▸ EXERCISE
In the text on J-CATCH, what kill ratio did the helicopters achieve over the fighters when fighting at close range with guns?

===== TEXT SEGMENT =====

= J-CATCH =

1978/79 US military experiment in air combat between jet fighters and attack helicopters

J-CATCH, short for Joint Countering Attack Helicopter, was a joint US Army-US Air Force experiment in dissimilar air combat between jet fighters and attack helicopters, conducted in 1978/79. To the surprise of many involved in the program, the helicopters proved extremely dangerous to the fighters when they were properly employed, racking up a 5-to-1 kill ratio over the fighters when fighting at close ranges with guns.

The tests were a response to the introduction of the Mil Mi-24 "Hind" helicopter in Warsaw Pact (WTO) forces. In earlier tests, like Ansbach, anti-tank helicopters proved to be potent weapons and much of NATOs 1970s strategy was based on using helicopters to blunt a WTO attack. If the Soviets introduced their own helicopters, NATO might be at a disadvantage once again.

Previously, NATO had relied on having almost complete air supremacy during a war, so the obvious answer to the Hind problem was to shoot them down. J-CATCH was organized to provide doctrine to fighter pilots on how to best accomplish this task. Given the surprising results in close-range combat, the main lesson was that helicopters should only be engaged at long range using look-down weapons like the AIM-7 and AIM-9.

==Background==
Prior to J-CATCH, there had been little effort in the US to explore fighter-helicopter tactics. One of the earliest involved MASH Sikorsky H-19's, which the Army believed would be easy targets for enemy fighters. Many years later, in 1971, the new Combat Development Evaluation Center conducted an experiment with Army Bell AH-1 Cobras vs. US Navy F-4 Phantoms. The latter demonstrated that the Cobra was a fleeting target when employed over land, but worried about the Navy, whose search and rescue helicopters operated over water with no cover available.

By the 1970s, it was clear that the Soviets were dramatically increasing their own helicopter force. The urgency of this threat grew as the west learned of the capabilities of the Hind and later, the 9K114 Shturm (AT-6 Spiral) anti-tank missile. The platform represented a serious threat to NATO armor. The results of earlier experiments and the lack of modern organic air-defense units in the Army suggested that the Hind would run rampant over the battlefield.

==J-CATCH==
Starting in 1978, the situation was addressed with the organization of the J-CATCH program.

===== PROVIDED MATERIAL =====

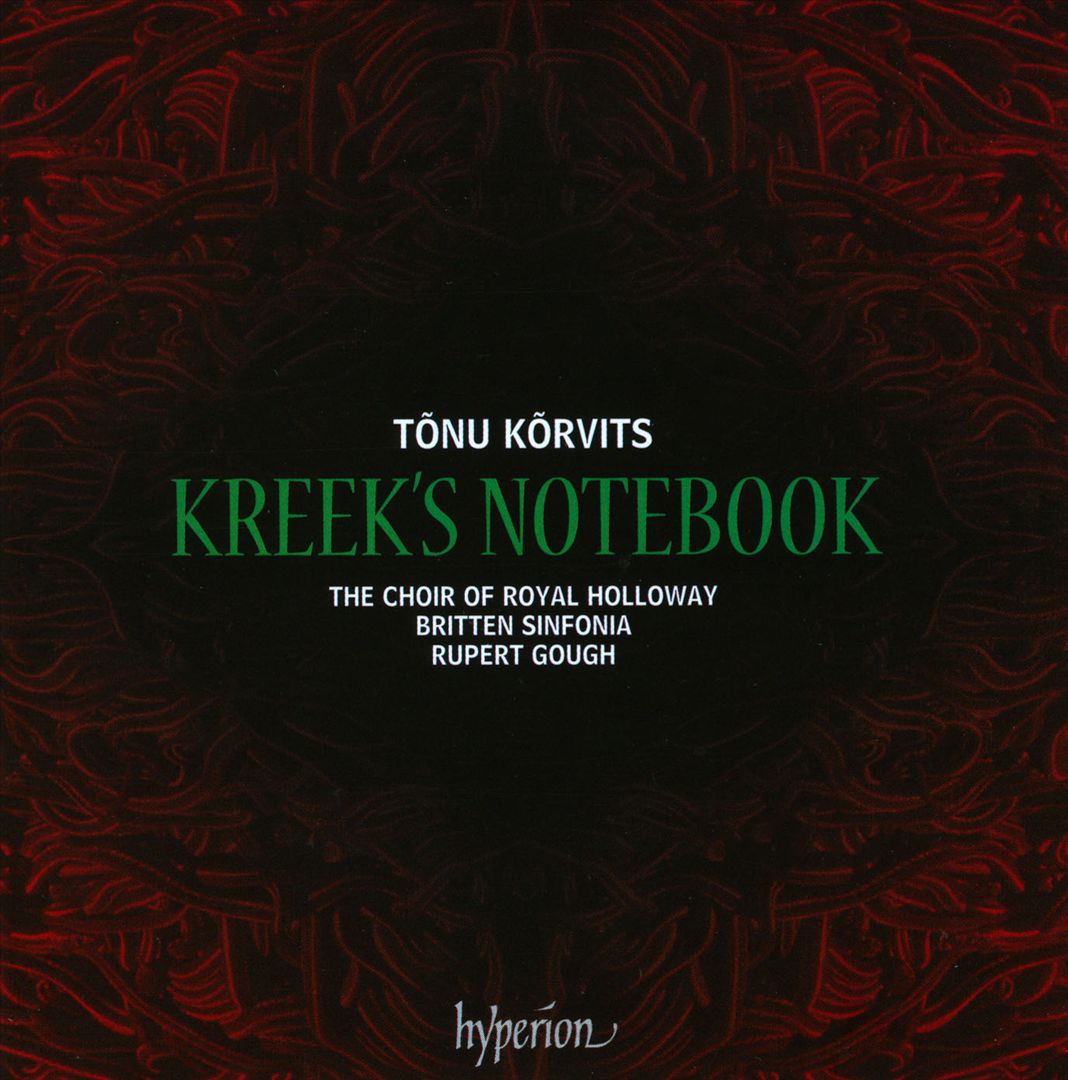Korvits: Kreek's Notebook cover art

=====

▸ RESULT OF THIS EXERCISE
A 5-to-1 kill ratio.